Intel has announced that Baidu is architecting the in-memory database of its Feed Stream services to harness the high-capacity and high-performance capabilities of Intel Optane DC persistent memory.

Paired with 2nd Gen Intel Xeon Scalable processors, building a new memory platform based on Intel Optane DC persistent memory allows Baidu to lower its total cost of ownership (TCO) while delivering more personalised search results to users.

“For over 10 years, Intel and Baidu have worked closely together to accelerate Baidu’s core businesses, from search to AI to autonomous driving to cloud services,” says Jason Grebe, Intel corporate vice-president and GM of the cloud platforms and technology group. “Our deep collaboration enables us to rapidly deploy the latest Intel technologies and improve the way customers experience Baidu’s services.”

As companies like Baidu manage the explosive growth of data, the need to quickly and efficiently access and store data is imperative. With today’s news, Baidu is advancing its Feed Stream services to deliver more personalised content to its customers.

Baidu uses an advanced in-memory database called feed-cube to support data storage and information retrieval in its cloud-based Feed Stream services. Deploying Intel Optane DC persistent memory and 2nd Gen Intel Xeon Scalable processors enable Baidu to ensure high concurrency, large capacity and high performance for Feed-Cube, while reducing TCO.

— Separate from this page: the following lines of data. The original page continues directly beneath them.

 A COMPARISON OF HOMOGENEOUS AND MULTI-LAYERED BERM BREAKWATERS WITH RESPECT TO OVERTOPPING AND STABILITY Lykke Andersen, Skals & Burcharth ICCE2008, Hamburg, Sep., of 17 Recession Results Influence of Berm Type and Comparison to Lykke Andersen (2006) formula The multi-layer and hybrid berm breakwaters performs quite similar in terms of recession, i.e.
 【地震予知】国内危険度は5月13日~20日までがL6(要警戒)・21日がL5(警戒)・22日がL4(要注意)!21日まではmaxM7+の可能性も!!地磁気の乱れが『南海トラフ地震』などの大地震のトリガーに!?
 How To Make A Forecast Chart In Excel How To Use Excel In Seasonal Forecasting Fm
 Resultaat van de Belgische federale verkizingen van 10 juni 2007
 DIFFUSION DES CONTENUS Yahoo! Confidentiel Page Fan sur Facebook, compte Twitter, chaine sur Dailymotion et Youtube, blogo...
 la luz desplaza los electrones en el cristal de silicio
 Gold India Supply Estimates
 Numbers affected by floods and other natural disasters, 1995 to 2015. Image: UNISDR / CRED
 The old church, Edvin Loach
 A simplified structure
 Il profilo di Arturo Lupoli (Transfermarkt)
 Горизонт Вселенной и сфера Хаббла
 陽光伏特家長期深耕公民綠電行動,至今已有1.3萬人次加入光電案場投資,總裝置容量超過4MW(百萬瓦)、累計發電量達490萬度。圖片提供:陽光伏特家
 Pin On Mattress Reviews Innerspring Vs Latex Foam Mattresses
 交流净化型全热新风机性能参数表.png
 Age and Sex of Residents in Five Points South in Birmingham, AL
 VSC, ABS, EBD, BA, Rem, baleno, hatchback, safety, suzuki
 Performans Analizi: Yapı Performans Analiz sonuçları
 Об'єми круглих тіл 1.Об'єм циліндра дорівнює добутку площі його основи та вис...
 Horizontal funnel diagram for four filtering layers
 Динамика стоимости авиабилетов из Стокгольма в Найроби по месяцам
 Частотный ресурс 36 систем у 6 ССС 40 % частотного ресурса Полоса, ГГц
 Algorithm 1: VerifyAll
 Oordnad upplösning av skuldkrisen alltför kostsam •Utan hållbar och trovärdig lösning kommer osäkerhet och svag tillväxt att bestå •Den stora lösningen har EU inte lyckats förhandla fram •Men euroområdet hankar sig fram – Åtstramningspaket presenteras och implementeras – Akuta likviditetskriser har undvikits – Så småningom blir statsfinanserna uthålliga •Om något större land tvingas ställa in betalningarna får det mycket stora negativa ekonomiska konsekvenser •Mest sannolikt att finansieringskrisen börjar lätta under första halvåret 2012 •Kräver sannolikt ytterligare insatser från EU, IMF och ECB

Through close collaboration, Intel and Baidu architected a hybrid memory configuration that includes both Intel Optane DC persistent memory and DRAM within the Baidu Feed Stream services.

With this approach, Feed-Cube saw a boost in search result response times under the pressure of large concurrent access.

At the same time, single-server DRAM usage dropped by more than half, which reduces costs in terms of the petabyte-level storage capacity of Feed-Cube.

“Using Intel Optane DC persistent memory within the Feed-Cube database enables Baidu to cost-effectively scale memory capacity to stay on top of the continuously expanding demands placed on our Feed Stream services,” says Tao Wang, chief architect: recommendation technology architecture at Baidu.